#### AIM
Arrange everything below, from the line containing "Looking at the white" down to the last of the entries, as a JSON list of strings, one string per line, with blank lines left out.

#### PROVIDED RECORDS
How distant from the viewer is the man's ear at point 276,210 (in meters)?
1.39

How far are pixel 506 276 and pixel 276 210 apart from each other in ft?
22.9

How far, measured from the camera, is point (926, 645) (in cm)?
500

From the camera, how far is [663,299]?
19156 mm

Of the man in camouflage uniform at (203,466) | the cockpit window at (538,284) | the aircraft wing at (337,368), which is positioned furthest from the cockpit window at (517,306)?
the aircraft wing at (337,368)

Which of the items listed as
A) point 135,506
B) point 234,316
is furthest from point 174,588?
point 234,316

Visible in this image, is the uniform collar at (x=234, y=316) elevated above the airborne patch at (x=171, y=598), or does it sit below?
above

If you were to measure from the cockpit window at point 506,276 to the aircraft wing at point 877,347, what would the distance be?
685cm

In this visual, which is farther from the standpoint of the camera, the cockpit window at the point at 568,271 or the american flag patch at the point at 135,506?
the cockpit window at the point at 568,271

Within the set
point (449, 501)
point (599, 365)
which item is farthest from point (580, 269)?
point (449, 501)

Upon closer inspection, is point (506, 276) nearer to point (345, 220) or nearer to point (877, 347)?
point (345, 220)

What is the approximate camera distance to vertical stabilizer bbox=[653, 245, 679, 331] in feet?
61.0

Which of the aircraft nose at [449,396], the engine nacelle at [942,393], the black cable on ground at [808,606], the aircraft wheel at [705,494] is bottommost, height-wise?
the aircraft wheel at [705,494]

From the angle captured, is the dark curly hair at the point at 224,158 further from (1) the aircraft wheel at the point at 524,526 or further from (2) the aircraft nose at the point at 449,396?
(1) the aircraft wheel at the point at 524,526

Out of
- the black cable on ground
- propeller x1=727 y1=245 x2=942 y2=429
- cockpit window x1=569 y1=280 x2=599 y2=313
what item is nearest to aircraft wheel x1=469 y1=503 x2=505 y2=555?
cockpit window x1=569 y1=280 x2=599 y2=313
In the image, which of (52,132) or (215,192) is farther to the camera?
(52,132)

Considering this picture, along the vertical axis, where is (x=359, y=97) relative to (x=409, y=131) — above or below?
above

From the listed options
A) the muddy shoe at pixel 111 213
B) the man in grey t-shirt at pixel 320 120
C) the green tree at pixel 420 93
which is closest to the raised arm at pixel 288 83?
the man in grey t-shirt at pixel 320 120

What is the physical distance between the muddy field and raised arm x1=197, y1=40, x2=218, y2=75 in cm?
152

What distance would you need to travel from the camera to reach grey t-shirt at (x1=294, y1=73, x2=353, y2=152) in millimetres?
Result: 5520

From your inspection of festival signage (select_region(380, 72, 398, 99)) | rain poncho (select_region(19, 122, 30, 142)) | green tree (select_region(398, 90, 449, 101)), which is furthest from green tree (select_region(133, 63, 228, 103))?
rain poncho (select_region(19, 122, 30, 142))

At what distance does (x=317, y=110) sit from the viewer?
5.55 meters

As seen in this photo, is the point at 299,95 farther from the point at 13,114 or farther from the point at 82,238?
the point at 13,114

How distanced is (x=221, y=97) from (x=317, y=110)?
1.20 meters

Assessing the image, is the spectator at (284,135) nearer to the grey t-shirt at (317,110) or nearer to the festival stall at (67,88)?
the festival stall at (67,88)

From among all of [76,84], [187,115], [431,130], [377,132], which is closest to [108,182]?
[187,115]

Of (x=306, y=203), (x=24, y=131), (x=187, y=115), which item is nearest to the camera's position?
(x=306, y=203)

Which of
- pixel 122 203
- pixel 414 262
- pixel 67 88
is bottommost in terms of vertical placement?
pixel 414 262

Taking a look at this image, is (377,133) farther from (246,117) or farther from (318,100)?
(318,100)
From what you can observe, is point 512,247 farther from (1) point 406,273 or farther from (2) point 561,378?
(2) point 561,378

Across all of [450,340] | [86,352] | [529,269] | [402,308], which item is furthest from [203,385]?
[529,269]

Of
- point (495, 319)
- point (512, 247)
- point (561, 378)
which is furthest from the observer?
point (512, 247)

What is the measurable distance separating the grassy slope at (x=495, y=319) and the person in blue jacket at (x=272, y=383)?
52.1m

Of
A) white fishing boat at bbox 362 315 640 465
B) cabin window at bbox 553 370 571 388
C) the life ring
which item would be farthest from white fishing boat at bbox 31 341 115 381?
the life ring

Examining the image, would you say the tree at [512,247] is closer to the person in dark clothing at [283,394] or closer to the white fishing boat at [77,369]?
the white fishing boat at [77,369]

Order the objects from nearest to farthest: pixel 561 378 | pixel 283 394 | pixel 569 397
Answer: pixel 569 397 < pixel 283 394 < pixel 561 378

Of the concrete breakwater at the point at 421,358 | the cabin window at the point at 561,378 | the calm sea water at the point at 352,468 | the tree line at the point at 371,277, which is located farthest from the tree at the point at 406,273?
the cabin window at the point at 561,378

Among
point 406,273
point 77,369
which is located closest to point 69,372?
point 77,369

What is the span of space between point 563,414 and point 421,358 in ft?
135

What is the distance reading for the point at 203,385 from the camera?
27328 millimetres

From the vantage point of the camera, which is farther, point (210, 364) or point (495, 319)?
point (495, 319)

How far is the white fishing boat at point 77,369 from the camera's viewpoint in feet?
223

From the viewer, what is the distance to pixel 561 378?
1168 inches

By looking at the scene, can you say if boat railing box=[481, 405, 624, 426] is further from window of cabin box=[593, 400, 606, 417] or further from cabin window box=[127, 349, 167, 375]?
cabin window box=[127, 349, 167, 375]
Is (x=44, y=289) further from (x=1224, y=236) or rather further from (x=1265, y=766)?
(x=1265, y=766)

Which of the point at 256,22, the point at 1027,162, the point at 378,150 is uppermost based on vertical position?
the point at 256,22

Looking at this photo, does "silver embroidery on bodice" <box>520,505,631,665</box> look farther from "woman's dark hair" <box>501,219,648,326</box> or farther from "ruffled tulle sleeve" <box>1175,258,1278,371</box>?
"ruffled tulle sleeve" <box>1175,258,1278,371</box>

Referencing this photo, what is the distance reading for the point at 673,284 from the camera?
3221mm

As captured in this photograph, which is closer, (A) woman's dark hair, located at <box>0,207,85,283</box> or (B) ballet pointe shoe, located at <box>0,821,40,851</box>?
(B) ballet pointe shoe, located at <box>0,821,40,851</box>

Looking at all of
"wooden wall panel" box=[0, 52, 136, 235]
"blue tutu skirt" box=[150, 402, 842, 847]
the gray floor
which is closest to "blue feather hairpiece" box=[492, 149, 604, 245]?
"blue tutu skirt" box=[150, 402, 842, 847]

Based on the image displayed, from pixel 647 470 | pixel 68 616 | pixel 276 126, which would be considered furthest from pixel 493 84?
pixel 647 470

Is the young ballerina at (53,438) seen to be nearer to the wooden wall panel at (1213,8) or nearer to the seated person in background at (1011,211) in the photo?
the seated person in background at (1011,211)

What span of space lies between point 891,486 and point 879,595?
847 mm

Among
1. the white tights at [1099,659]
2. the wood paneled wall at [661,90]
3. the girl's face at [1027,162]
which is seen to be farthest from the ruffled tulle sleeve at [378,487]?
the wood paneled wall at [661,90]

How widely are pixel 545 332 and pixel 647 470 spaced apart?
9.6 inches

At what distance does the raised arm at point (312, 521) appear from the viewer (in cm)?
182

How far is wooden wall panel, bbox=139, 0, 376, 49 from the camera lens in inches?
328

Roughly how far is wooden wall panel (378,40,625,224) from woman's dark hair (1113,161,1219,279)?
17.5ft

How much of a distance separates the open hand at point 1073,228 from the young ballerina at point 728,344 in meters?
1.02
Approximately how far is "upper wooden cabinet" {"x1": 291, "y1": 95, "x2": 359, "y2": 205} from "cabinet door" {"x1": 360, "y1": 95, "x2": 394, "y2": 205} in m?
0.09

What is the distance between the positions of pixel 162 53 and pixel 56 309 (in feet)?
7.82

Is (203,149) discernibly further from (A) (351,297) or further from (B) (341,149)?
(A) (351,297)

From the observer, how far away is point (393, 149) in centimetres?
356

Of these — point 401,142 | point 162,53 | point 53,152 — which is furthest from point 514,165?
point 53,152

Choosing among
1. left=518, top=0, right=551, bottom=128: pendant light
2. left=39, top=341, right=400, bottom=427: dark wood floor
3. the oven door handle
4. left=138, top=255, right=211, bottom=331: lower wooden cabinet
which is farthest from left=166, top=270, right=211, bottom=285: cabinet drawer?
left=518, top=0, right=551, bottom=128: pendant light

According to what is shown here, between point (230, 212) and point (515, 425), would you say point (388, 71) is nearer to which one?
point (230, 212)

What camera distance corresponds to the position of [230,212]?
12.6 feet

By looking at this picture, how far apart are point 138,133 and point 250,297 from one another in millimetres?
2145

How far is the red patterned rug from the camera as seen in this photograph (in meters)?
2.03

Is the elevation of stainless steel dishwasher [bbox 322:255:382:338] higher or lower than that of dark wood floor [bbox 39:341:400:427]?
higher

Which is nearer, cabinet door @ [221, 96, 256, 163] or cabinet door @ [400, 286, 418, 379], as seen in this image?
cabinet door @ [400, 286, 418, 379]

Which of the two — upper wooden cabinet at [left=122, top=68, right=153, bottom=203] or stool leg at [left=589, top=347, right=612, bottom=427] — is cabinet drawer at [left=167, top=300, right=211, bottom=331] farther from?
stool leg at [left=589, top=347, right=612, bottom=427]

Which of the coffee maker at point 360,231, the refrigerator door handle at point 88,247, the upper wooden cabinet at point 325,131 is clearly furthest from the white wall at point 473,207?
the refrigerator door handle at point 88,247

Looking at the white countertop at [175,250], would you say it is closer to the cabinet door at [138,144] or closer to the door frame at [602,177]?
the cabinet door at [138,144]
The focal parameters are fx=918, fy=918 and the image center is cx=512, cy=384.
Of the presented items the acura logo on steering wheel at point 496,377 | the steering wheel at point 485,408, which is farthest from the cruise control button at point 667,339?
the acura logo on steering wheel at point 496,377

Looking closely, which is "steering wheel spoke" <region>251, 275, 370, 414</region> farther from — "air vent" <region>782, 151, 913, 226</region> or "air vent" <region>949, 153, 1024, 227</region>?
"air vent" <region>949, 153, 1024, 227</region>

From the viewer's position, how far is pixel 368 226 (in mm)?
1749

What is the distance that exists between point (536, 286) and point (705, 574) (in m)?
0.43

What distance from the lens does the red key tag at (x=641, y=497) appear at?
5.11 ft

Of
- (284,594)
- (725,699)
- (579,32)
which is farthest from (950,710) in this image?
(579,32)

#### RESPONSE TO THIS TASK
[
  "Looking at the white countertop at [175,250], would you say it is closer to the cabinet door at [138,144] or closer to the door frame at [602,177]?",
  "the cabinet door at [138,144]",
  "The focal parameters are fx=918, fy=918 and the image center is cx=512, cy=384.",
  "Of the presented items the acura logo on steering wheel at point 496,377 | the steering wheel at point 485,408, which is farthest from the cruise control button at point 667,339?",
  "the acura logo on steering wheel at point 496,377",
  "Looking closely, which is \"steering wheel spoke\" <region>251, 275, 370, 414</region> farther from — \"air vent\" <region>782, 151, 913, 226</region> or \"air vent\" <region>949, 153, 1024, 227</region>?",
  "\"air vent\" <region>949, 153, 1024, 227</region>",
  "From the viewer's position, how far is pixel 368 226 (in mm)?",
  "1749",
  "What is the distance that exists between point (536, 286) and point (705, 574) (in m)?",
  "0.43",
  "What distance from the lens does the red key tag at (x=641, y=497) appear at?",
  "5.11 ft",
  "Of",
  "- (284,594)",
  "- (725,699)",
  "- (579,32)",
  "which is farthest from (950,710) in this image?",
  "(579,32)"
]